Advanced Bayesian computation methods for estimation, prediction and control in multi-sensor complex systems (ADVENTURE)

We have recently witnessed the advent of new technologies that hold promise of great improvements to the well-being of elderly people and individuals who suffer from a number of health conditions. State-of-the-art sensor technology bundled together with light-weight computing and communication devices, for example, potentially enable the monitoring of patients within their homes, with a standard of care that just a few years ago was only possible at special units in hospitals.

Unfortunately, hardware technology alone is not enough to bring all that potential into reality. It guarantees fast and inexpensive access to a wealth of data —yet how to extract knowledge from it and how to make informed and useful decisions is a problem of a different nature. There is an exacting demand of models that impose structure on the data, in order to interpret it, and algorithms that combine those models and the data bunch to estimate key magnitudes, detect ongoing conditions or predict future events. In order to meet these demands, we advocate a Bayesian approach to statistical inference and learning, which encompasses the tasks of model design, comparison and validation, as well as the development of flexible algorithms that fully exploit the features and structure of the underlying models. Bayesian methods enjoy relevant advantages with respect to classical techniques. These include:

–           generality, as they can be applied to broad classes of systems, possibly nonlinear and/or non-Gaussian,

–           computational flexibility, when combined with Monte Carlo sampling and integration methods, quadrature and cubature techniques or variational schemes, and

–           “complete” solutions in the form of probability distributions, which not only enable the computation of point estimates, but also error estimates, credibility intervals and other statistics.

Because of the typical scenarios encountered in health applications, we are primarily interested in the development of models and algorithms which can be implemented using arrays of light-weight wireless devices that incorporate sensing, communication and computing capabilities. This is, for example, the case of typical wireless sensor networks (WSNs) used for the monitoring of patients at their homes. We will investigate the specific issues of the implementation of the proposed Bayesian inference schemes on distributed systems, including parallelization, inter-node communication constraints, energy consumption or the optimization of the sensing and communication protocols. As a driving theme for this line of research, we will pursue new and efficient algorithms for indoor positioning using WSNs.

We aim at combining both computational and positioning enabling technologies to tackle three high prevalence problems in medicine:

–           The functional evaluation of psychiatric patients (specifically, patients that suffer from schizophrenia, bipolar, and mood disorders).

–           The quantitative characterization of epileptic seizures.

–           The characterization and detection of rotors in atrial fibrillation (AF).

With the cooperation of a multidisciplinary research team, we will build three demonstration systems, using currently available hardware and software elements, to assess the effectiveness of the proposed solutions.

▸ **WHAT THIS EXERCISE ASKS**:
[A] Transcribe the ADVENTURE project description word for word, starting at "We aim at combining" and ending at "and mood disorders).".
[B] For each statement, say whether the ADVENTURE project description agrees with it, and quote the words of the text that decide it. (i) Bayesian methods can be applied to systems that are nonlinear or non-Gaussian. (ii) The demonstration systems will be built from newly designed hardware. (iii) The driving theme of the research is outdoor positioning.

▸ **DATASET RECORDS**:

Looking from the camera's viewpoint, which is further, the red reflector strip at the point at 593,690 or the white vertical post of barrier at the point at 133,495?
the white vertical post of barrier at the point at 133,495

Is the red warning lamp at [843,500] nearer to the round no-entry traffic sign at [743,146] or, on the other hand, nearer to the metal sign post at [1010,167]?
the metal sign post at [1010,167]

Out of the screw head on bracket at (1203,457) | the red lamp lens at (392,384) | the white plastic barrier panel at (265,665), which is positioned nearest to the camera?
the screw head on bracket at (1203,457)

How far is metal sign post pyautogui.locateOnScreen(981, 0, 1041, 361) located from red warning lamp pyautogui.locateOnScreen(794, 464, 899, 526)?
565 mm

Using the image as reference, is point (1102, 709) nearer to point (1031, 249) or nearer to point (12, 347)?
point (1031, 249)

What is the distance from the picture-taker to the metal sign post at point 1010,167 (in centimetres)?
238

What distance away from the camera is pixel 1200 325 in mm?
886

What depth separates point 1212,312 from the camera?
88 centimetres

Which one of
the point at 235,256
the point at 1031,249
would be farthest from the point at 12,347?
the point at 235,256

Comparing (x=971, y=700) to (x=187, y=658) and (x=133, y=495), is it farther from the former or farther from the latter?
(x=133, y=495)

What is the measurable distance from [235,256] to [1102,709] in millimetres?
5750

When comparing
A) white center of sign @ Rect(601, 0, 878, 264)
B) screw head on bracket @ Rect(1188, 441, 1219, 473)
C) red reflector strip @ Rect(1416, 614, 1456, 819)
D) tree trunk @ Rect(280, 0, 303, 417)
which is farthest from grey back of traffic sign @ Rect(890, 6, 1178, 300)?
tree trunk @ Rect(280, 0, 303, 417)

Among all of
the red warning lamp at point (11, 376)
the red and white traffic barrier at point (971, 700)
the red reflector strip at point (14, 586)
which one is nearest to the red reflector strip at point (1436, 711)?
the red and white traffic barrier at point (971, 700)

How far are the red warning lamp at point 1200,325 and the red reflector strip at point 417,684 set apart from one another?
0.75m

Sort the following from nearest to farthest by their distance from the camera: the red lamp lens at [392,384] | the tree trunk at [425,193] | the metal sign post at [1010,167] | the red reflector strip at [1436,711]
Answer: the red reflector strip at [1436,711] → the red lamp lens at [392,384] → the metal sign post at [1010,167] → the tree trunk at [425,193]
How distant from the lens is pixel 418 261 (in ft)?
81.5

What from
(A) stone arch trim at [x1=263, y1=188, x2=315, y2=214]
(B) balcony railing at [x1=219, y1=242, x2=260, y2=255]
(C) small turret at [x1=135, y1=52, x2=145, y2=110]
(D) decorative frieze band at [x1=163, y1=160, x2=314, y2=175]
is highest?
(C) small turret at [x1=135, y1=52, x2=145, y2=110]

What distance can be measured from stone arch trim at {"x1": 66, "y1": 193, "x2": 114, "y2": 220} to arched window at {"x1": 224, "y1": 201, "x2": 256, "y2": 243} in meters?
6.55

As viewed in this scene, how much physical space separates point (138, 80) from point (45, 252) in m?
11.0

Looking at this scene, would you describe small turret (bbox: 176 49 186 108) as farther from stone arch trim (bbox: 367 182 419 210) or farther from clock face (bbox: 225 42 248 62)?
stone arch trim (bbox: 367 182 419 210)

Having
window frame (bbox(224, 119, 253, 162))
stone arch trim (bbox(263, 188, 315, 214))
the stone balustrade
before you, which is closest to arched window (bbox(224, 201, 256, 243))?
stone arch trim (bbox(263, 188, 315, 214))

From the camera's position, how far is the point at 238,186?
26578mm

▸ **ANSWERS PER TASK**:
[A]
We aim at combining both computational and positioning enabling technologies to tackle three high prevalence problems in medicine:

–           The functional evaluation of psychiatric patients (specifically, patients that suffer from schizophrenia, bipolar, and mood disorders).

[B]
(i) Yes: "generality, as they can be applied to broad classes of systems, possibly nonlinear and/or non-Gaussian"
(ii) No: "using currently available hardware and software elements"
(iii) No: "we will pursue new and efficient algorithms for indoor positioning using WSNs"